━━━━━ DATASET RECORDS ━━━━━
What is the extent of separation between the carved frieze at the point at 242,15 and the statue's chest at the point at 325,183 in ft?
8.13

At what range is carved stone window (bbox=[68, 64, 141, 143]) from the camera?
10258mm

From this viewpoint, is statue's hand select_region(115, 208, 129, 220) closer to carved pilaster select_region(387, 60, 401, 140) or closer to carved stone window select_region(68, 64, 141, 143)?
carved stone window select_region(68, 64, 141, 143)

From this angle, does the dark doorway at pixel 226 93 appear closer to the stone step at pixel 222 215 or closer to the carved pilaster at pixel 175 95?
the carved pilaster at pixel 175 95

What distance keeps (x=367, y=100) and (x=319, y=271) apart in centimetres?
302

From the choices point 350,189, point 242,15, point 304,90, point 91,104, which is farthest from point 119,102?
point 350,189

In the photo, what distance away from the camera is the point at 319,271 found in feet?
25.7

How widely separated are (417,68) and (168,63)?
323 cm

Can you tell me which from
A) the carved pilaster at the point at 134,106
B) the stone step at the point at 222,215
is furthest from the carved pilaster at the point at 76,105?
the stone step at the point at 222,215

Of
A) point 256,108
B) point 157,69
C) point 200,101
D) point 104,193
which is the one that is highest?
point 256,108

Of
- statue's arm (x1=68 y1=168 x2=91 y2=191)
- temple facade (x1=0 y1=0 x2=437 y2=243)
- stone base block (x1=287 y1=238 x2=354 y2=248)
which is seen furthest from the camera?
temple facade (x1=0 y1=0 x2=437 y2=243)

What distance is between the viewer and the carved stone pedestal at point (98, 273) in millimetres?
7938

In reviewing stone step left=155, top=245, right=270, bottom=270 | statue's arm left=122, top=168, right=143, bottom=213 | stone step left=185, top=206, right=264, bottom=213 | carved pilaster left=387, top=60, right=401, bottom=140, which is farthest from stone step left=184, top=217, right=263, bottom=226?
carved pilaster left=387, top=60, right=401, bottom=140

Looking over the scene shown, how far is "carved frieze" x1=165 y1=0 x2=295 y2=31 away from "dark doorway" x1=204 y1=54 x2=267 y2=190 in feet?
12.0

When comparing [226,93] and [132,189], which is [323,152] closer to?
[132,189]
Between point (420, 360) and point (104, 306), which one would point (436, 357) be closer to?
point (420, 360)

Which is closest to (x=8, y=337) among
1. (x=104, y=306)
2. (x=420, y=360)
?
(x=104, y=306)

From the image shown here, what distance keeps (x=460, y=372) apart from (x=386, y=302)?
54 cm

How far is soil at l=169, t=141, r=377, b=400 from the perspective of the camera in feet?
━━━━━
JOB »
Arrange every line of the records above as a numbered list, omitting any blank lines.

TASK ANSWER »
1. What is the extent of separation between the carved frieze at the point at 242,15 and the statue's chest at the point at 325,183 in ft?
2. 8.13
3. At what range is carved stone window (bbox=[68, 64, 141, 143]) from the camera?
4. 10258mm
5. From this viewpoint, is statue's hand select_region(115, 208, 129, 220) closer to carved pilaster select_region(387, 60, 401, 140) or closer to carved stone window select_region(68, 64, 141, 143)?
6. carved stone window select_region(68, 64, 141, 143)
7. From this angle, does the dark doorway at pixel 226 93 appear closer to the stone step at pixel 222 215 or closer to the carved pilaster at pixel 175 95?
8. the carved pilaster at pixel 175 95
9. What distance keeps (x=367, y=100) and (x=319, y=271) apart in centimetres?
10. 302
11. From the choices point 350,189, point 242,15, point 304,90, point 91,104, which is farthest from point 119,102?
12. point 350,189
13. In the photo, what distance away from the camera is the point at 319,271 found in feet?
14. 25.7
15. How widely separated are (417,68) and (168,63)?
16. 323 cm
17. Can you tell me which from
18. A) the carved pilaster at the point at 134,106
19. B) the stone step at the point at 222,215
20. is furthest from the carved pilaster at the point at 76,105?
21. the stone step at the point at 222,215
22. Of
23. A) point 256,108
24. B) point 157,69
25. C) point 200,101
26. D) point 104,193
27. which is the one that is highest?
28. point 256,108
29. Of
30. - statue's arm (x1=68 y1=168 x2=91 y2=191)
31. - temple facade (x1=0 y1=0 x2=437 y2=243)
32. - stone base block (x1=287 y1=238 x2=354 y2=248)
33. which is seen furthest from the camera?
34. temple facade (x1=0 y1=0 x2=437 y2=243)
35. What distance is between the viewer and the carved stone pedestal at point (98, 273) in millimetres?
36. 7938
37. In reviewing stone step left=155, top=245, right=270, bottom=270 | statue's arm left=122, top=168, right=143, bottom=213 | stone step left=185, top=206, right=264, bottom=213 | carved pilaster left=387, top=60, right=401, bottom=140, which is farthest from stone step left=184, top=217, right=263, bottom=226?
38. carved pilaster left=387, top=60, right=401, bottom=140
39. Looking over the scene shown, how far is "carved frieze" x1=165 y1=0 x2=295 y2=31 away from "dark doorway" x1=204 y1=54 x2=267 y2=190 in feet?
40. 12.0
41. When comparing [226,93] and [132,189], which is [323,152] closer to?
42. [132,189]
43. Between point (420, 360) and point (104, 306), which one would point (436, 357) be closer to?
44. point (420, 360)
45. Which is closest to (x=8, y=337) among
46. 1. (x=104, y=306)
47. 2. (x=420, y=360)
48. ?
49. (x=104, y=306)
50. From the image shown here, what distance keeps (x=460, y=372) apart from (x=386, y=302)?
51. 54 cm
52. How far is soil at l=169, t=141, r=377, b=400 from the perspective of the camera in feet?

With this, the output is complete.